Nightmare Cinema settles into its truly horrifying groove with segments three and four, the most fearlessly ambitious of the compendium. In ‘Mashit’, Japanese director Ryûhei Kitamura (Versus, 2000; Azumi, 2003; The Midnight Meat Train, 2008) unleashes the titular demon (pictured, top) on a morally corrupt Catholic school. The insidious Father Benedict (Maurice Bernard) and the nun-led-astray Sister Patricia (Mariela Garriga) are no match for a dorm of possessed children led by a horned, malformed deity from Hell or a director who can deftly deliver a jump-cut scare.
Hollywood’s most under-valued horror director, David Slade (Hard Candy, 2005; 30 Days of Night, 2007) provides the psychologically troubling vision, ‘This Way to Egress’. Shot in richly textured black-&-white, it stars Elizabeth Reaser (pictured, above; currently seen in the hit Netflix show, The Haunting of Hill House) as a mother of two brattish boys slowly losing her mind in the waiting room of her ‘specialist’, Dr Salvador (Adam Goodley). As time passes, the pristine office surrounds become overwhelmed by a dark filth; the faces of those that she passes in the halls grow increasingly deformed. Slades’ film is a masterful take on mental health, depression, social disconnection; while it foregoes the visceral horror of the film to this point, it is a warped walk in a convincingly disturbing, Cronenberg-esque realm.

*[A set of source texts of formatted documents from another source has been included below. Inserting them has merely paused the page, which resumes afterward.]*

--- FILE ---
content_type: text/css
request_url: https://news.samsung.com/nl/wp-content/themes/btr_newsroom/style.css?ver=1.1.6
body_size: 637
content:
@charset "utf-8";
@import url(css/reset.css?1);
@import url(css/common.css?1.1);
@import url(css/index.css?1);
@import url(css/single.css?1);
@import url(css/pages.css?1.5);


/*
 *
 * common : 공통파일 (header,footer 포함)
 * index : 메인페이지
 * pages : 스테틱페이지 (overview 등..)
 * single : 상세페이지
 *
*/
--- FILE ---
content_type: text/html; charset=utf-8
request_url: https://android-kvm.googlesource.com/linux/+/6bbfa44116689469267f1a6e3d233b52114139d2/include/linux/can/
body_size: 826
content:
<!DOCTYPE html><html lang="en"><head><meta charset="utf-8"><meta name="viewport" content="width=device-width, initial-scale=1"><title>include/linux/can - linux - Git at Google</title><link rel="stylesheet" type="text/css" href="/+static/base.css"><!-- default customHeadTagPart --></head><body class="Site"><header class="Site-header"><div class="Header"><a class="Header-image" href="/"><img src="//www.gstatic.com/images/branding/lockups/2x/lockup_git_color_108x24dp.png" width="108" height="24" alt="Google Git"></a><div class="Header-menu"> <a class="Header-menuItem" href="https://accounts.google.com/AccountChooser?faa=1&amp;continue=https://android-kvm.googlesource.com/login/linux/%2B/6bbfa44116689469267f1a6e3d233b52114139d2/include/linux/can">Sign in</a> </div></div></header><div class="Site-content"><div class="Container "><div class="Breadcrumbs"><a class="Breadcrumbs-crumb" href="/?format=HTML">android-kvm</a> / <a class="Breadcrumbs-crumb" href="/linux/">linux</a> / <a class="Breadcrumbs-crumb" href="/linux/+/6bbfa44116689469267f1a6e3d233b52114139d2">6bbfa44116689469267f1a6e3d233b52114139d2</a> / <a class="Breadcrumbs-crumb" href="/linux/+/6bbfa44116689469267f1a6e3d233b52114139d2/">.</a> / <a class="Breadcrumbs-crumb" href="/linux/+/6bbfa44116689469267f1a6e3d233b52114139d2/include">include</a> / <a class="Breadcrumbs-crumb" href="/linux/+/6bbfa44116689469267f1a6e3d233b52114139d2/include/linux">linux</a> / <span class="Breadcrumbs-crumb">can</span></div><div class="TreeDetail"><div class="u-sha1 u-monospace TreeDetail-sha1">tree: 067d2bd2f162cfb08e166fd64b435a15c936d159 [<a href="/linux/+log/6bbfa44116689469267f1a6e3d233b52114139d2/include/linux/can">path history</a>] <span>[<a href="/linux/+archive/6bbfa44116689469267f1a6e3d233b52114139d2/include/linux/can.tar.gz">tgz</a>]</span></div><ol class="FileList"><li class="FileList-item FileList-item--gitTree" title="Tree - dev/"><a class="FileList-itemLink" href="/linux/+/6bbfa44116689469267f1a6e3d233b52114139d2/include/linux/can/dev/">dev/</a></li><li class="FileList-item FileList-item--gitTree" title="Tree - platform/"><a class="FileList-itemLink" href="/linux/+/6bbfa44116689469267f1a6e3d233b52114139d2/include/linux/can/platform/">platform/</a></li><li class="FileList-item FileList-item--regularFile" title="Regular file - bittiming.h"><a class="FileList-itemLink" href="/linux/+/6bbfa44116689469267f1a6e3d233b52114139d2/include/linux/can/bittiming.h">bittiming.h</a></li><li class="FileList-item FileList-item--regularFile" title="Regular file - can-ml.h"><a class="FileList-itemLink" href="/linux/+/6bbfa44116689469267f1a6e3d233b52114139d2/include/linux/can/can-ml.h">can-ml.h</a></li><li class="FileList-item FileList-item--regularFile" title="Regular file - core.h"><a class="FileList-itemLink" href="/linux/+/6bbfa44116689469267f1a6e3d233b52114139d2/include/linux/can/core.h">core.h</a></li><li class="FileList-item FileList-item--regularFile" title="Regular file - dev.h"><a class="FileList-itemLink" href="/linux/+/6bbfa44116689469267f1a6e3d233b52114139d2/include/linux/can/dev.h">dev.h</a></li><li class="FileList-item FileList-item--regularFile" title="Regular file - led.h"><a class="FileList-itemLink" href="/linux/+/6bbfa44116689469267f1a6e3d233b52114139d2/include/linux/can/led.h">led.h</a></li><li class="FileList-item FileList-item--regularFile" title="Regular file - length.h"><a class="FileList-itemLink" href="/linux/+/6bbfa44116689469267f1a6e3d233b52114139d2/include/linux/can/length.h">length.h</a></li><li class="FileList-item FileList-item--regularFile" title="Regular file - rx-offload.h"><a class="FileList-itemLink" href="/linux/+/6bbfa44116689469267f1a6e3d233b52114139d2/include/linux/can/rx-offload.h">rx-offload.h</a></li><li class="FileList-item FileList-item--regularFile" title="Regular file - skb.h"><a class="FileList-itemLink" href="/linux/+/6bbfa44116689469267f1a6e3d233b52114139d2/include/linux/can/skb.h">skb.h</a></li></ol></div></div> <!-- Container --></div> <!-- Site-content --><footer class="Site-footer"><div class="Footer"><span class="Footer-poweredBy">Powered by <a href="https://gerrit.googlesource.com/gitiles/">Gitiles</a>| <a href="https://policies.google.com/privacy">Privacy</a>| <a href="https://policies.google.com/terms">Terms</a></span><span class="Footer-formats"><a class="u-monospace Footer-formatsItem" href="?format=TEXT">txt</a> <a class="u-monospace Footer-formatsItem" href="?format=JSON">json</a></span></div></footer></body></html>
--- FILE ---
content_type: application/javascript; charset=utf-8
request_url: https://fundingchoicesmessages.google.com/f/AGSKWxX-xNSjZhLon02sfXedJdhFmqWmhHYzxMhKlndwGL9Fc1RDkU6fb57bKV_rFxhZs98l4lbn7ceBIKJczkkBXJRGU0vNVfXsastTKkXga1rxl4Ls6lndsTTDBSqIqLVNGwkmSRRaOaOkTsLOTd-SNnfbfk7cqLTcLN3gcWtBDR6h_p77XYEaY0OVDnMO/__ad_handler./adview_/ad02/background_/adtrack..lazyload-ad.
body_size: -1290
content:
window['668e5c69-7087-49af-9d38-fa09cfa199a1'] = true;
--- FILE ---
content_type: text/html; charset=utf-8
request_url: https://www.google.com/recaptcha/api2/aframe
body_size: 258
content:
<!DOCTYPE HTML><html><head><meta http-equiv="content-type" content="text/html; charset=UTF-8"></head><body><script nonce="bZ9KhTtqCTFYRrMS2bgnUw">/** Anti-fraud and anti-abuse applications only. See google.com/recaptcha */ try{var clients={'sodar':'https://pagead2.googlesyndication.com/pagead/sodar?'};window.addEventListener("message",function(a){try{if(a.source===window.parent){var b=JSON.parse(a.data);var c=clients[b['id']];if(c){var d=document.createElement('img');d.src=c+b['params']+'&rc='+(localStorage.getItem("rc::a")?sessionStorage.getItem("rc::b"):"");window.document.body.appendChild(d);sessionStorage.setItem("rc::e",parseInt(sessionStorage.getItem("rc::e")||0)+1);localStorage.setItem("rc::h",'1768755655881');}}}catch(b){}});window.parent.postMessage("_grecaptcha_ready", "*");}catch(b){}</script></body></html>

Finally, Garris himself steps into the director’s chair for ‘Death’, in which musical prodigy Riley (Faly Rakotohavana) starts to see dead people as he recovers in (another) creepy hospital ICU after a carjacking that claimed his parents. Hunted by the murderer (Orson Chaplin) and haunted by his mother (Annabeth Gish), Riley’s plight in the hands of Rakotohavana proves not only thoroughly creepy but also surprisingly moving; Garris nods to The Sixth Sense perhaps once too often, but does so with heart and conviction.
The all-encompassing title implies a genre of its own, so it is fitting that so much of Nightmare Cinema draws from then reinterprets the horror visions of filmmakers that have gone before, delivered by Garris and his peers with a true understanding of a horror fan’s fixation.